Hi everybody,

I am designing primer for insulin receptor and when I sent primer to blast, blast is giving two differnt results.

According to balst results:
1-Reference assemly: my primer exatcly matches to insulin receptor intron region that I will expect
Homo sapiens chromosome 19 genomic contig, reference assembly
Length=7286004

Features in this part of subject sequence:
insulin receptor

Score = 48.1 bits (24), Expect = 1e-04
Identities = 24/24 (100%), Gaps = 0/24 (0%)
Strand=Plus/Plus

Query 1 TACGCGATGCAGGAGCTACCGTCC 24
||||||||||||||||||||||||
Sbjct 7233656 TACGCGATGCAGGAGCTACCGTCC 7233679



2- alternate assembly
(based on Celera assembly) My primer exactly mathes to insulin receptor intron region and mathes to exactly to another gene

Features flanking this part of subject sequence:
25805 bp at 5' side: insulin receptor
[b]145327 bp at 3' side: Rho-specific guanine nucleotide exchange factor p114[/b]

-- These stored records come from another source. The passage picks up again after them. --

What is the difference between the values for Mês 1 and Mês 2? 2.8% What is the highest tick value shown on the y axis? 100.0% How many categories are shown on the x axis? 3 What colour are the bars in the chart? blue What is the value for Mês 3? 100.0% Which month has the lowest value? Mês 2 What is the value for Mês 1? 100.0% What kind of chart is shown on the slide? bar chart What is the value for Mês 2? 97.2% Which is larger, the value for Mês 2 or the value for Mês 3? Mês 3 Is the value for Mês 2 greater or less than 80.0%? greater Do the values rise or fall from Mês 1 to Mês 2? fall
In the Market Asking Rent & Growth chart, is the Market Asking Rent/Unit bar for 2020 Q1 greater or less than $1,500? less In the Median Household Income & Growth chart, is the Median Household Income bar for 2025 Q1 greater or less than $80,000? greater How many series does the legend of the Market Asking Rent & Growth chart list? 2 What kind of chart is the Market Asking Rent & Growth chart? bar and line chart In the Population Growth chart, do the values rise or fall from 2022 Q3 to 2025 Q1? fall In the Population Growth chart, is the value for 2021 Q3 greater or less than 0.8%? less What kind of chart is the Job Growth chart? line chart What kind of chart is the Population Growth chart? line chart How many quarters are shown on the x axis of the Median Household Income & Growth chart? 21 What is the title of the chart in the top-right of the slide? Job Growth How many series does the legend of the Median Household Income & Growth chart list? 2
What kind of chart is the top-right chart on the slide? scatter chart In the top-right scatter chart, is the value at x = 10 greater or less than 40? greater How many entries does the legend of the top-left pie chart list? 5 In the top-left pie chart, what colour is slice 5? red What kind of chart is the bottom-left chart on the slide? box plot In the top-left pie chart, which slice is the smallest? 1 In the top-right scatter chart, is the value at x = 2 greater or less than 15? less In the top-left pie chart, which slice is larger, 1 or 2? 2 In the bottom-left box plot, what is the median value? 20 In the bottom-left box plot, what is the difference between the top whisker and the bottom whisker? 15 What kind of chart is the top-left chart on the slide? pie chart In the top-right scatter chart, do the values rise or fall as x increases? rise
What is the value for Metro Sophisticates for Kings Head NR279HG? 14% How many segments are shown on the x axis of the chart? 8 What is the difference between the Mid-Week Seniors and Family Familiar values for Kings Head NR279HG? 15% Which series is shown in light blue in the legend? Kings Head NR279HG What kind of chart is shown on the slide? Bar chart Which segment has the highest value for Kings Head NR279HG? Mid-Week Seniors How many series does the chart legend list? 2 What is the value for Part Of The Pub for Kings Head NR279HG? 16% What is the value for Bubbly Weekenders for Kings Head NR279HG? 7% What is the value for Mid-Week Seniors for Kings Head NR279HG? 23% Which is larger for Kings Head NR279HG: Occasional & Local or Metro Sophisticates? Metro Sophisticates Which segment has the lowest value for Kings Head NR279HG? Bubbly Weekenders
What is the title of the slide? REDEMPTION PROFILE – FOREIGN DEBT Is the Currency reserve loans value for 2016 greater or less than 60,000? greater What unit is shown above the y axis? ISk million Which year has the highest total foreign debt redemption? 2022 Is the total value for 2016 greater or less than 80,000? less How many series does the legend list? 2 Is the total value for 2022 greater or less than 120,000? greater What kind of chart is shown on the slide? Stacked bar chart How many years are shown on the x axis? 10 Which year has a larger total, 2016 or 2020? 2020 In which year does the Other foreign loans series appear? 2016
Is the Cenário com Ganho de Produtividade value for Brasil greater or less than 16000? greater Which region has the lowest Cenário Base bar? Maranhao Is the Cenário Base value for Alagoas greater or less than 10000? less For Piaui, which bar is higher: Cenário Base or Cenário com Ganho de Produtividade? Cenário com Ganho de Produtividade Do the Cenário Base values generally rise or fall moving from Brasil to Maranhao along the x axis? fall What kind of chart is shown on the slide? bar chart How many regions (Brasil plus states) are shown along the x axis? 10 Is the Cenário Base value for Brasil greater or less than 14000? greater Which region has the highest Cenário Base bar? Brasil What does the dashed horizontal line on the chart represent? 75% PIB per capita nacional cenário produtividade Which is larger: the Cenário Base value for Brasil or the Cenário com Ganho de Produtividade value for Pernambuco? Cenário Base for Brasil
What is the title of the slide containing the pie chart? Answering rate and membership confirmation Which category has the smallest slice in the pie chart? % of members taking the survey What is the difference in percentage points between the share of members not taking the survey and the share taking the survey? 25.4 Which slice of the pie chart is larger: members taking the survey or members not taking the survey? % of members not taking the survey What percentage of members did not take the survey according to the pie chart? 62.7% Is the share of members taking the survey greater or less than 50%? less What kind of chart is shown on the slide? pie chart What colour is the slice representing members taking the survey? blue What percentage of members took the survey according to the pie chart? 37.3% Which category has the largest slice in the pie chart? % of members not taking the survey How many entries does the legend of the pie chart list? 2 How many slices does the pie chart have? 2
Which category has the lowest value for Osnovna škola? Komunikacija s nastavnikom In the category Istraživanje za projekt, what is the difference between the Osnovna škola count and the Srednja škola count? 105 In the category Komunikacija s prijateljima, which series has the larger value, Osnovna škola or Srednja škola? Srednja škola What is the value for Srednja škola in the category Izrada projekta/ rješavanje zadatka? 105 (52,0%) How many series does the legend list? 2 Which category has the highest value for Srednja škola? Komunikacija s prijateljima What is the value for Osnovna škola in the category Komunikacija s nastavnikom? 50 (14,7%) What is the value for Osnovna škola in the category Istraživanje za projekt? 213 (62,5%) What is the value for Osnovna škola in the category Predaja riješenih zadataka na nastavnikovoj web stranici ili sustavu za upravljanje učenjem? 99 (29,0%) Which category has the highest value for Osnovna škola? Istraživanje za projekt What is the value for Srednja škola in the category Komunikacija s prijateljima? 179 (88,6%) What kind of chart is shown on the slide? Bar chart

Score = 48.1 bits (24), Expect = 1e-04
Identities = 24/24 (100%), Gaps = 0/24 (0%)
Strand=Plus/Plus

Query 1 TACGCGATGCAGGAGCTACCGTCC 24
||||||||||||||||||||||||
Sbjct 6489783 TACGCGATGCAGGAGCTACCGTCC 6489806


I do not know which one I can belive refernce assembly results or celera assembly result.

Could you please give advise for this circumtances?

Thank you for cooperatin

Arman

This sounds perhaps like an annotation difference, rather than a sequence difference. Both are near the insulin receptor gene. Given a choice, I'd believe the reference sequence.